Michel était très conscient d’être le septième empereur en vingt-cinq ans. Aussi prit-il soin dès la nouvelle année de couronner son fils de dix-sept ans, Théophile, comme coempereur et d’assurer la descendance de la dynastie en lui faisant épouser immédiatement une Paphlagonienne de haut rang du nom de Théodora[19]. Lui-même du reste épousera en secondes noces, vers 824, une fille de Constantin VI, Euphrosyne, se procurant ainsi une certaine légitimité mais s’attirant les foudres de l’Église orthodoxe réprouvant les seconds mariages pour les empereurs, d’autant plus qu’Euprhosyne était alors religieuse[20],[21].

Ces précautions n’étaient pas inutiles puisque, dès le début de 821, Thomas le Slave, l’un des trois généraux impliqués dans le renversement de Nicéphore Ier, prenant comme prétexte l'assassinat de Léon V, se révolta, se présentant à la fois comme le défenseur des images et des masses populaires accablées par le poids des impôts et l’arbitraire des fonctionnaires[22].
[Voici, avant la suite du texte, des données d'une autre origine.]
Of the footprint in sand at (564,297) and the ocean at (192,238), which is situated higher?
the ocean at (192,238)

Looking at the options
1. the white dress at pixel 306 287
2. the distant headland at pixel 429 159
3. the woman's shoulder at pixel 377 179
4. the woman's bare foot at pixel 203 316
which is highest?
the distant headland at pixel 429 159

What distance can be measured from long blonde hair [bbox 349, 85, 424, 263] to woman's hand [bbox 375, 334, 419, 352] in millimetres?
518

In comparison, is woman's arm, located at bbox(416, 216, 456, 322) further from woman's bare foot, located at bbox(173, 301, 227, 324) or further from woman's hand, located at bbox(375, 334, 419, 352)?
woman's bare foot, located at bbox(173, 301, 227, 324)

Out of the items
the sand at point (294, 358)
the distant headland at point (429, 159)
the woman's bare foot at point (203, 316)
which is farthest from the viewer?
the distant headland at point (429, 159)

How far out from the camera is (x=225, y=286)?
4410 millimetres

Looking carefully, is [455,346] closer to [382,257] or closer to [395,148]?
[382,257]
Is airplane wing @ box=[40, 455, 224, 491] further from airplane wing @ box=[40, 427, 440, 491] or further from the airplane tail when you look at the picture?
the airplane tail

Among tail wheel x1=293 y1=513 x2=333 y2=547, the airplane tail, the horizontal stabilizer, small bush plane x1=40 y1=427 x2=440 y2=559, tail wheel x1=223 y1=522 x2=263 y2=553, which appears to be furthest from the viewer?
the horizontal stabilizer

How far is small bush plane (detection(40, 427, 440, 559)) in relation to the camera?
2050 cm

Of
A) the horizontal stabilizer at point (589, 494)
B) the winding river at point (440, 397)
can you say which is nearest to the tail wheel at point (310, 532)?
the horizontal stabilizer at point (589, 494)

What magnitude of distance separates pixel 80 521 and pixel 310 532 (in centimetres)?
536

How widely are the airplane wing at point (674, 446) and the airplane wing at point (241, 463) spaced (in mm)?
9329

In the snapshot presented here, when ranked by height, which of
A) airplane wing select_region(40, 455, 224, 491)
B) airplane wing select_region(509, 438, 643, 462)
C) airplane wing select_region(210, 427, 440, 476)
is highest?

Couronné empereur par le patriarche d’Antioche avec l’appui du calife Al-Ma’mūn (r. 813 – 833), il mit au mois de décembre 821 le siège devant Constantinople. Michel II pouvait pour sa part compter sur l’appui du khan des Bulgares, Omourtag, qui vint au printemps 823 disperser les troupes de Thomas, lequel dut lever le siège et se réfugier à Arcadiopolis où il fut capturé et exécuté[23],[24],[25].

L’armée et surtout la marine sortaient épuisées de ces trois ans de guerre civile. Profitant de cette situation, les Arabes expulsés d’Andalousie en 816 s’étaient installés en Crête et en Sicile, interceptant les routes de la Méditerranée et assiégeant Syracuse en 827 [26]. Michel fit ce qu’il put dans les circonstances, mais ne pouvant défendre les deux territoires se concentra surtout sur la Crète, plus proche de l’empire et constituant un plus grand danger[27]. Des années plus tard, en 878, Syracuse sera définitivement perdue et Constantin Porphyrogénète pourra conclure que le règne de Michel II vit le plus grand recul de l’influence byzantine sur le littoral de l’Adriatique et dans les régions slaves de l’ouest de la péninsule balkanique [28].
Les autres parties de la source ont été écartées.